En efecto, en el Diario Oficial de la Federación del 19 de julio de 2006 aparece publicado el “Acuerdo por el que se establecen las actividades de preparación y respuesta ante una pandemia de influenza”, dictado el día 4 del mencionado mes de julio de 2006 por el Consejo de Salubridad General (CSG) presidido entonces por el secretario de Salud Julio Frenk, en cuyo numeral Sexto se ordena: “Notifíquese al Presidente de los Estados Unidos Mexicanos para efectos de lo dispuesto en el artículo 181 de la Ley General de Salud”. Vale la pena remarcarlo, dice: Notifíquese al Presidente, porque así lo acuerda el CSG.

¿Se imagina usted, amable lector, al actual secretario de Salud, de cuyo nombre nadie quiere acordarse, sencillamente porque nadie logra siquiera retenerlo, procediendo como lo hizo Julio Frenk hace tres lustros, con fundamento en lo establecido por la fracción XVI del artículo 73 constitucional?

El Acuerdo dictado por el CSG desde 2006 dispone la instrumentación de un “Plan Nacional de Preparación y Respuesta ante una Pandemia de Influenza” cuya ejecución, de presentarse el caso, será coordinada por el Comité Nacional para la Seguridad en Salud, presidido por el secretario del ramo.

El Plan se estructura en seis apartados, los cuales incluyen 33 acciones específicas perfectamente determinadas. Esos seis apartados o capítulos son: Difusión y Movilización Social, Coordinación, Vigilancia Epidemiológica, Atención Médica, Reserva Estratégica e Investigación y Desarrollo.

Imposible mencionar aquí cada una de esas 33 acciones específicas, pero vale la pena dar cuenta de al menos un par de ellas. En el capítulo de Difusión y Movilización Social, una de éstas consiste en: “Desarrollar una estrategia de difusión y orientación a la población que contemplen, entre otros: reducción del contacto social, limitación de movimiento de personas y bienes, medidas básicas de higiene como lavado de manos, uso de cubrebocas, etc.”.
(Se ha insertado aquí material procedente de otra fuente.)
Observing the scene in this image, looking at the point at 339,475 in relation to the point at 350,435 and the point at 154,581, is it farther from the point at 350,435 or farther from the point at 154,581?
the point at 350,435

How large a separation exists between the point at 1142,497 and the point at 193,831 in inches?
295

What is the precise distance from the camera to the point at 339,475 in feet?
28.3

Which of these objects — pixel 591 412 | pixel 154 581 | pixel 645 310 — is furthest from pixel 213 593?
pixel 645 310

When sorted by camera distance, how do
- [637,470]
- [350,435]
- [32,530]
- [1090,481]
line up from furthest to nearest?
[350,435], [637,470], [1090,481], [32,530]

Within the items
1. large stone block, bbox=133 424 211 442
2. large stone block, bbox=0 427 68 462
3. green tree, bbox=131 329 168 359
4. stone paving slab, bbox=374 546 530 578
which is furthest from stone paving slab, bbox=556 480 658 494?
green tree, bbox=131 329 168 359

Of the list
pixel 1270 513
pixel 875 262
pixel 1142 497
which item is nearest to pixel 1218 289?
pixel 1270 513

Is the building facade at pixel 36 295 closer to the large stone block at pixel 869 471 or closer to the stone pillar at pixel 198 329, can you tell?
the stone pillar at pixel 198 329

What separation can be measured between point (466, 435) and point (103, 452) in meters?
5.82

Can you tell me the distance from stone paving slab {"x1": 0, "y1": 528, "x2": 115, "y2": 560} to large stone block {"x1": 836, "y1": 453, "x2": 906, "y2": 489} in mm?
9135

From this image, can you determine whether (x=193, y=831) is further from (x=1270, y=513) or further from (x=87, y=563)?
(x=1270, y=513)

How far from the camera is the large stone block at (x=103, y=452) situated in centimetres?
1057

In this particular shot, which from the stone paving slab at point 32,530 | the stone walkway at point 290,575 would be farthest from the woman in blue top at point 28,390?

Y en los apartados de Vigilancia Epidemiológica y Reserva Estratégica se contempla, respectivamente, contar con “suficiencia de reactivos para el diagnóstico e insumos para laboratorio” y “la adquisición de manera inmediata para integrar una reserva estratégica que permita instrumentar (al menos) la respuesta inicial”. ¿Que no hay dinero? Al efecto, con las facultades amplísimas que la Constitución confiere al CSG, éste ordena en el numeral Quinto del Acuerdo que “se deberán otorgar los recursos necesarios a las instituciones (que específicamente se señalan) responsables de llevar a cabo las acciones”. Y punto, porque con la salud de la población cuando corre riesgos graves no se juega ni es dable pensar en falsos o malentendidos ahorros.

No faltará quien diga: “Ah, pero ese programa fue elaborado en previsión de una pandemia de influenza y no de COVID-19, como ahora es el caso”. Bueno, pues a reserva de abordar el punto en un siguiente artículo, procede señalar por lo pronto que aquél fue diseñado “de acuerdo con los modelos matemáticos y las estimaciones calculadas”, considerando que en tal pandemia podría enfermarse en nuestro País entre un 15 y 35 por ciento de su población, es decir, entre 14 y 34 millones de personas hace quince años.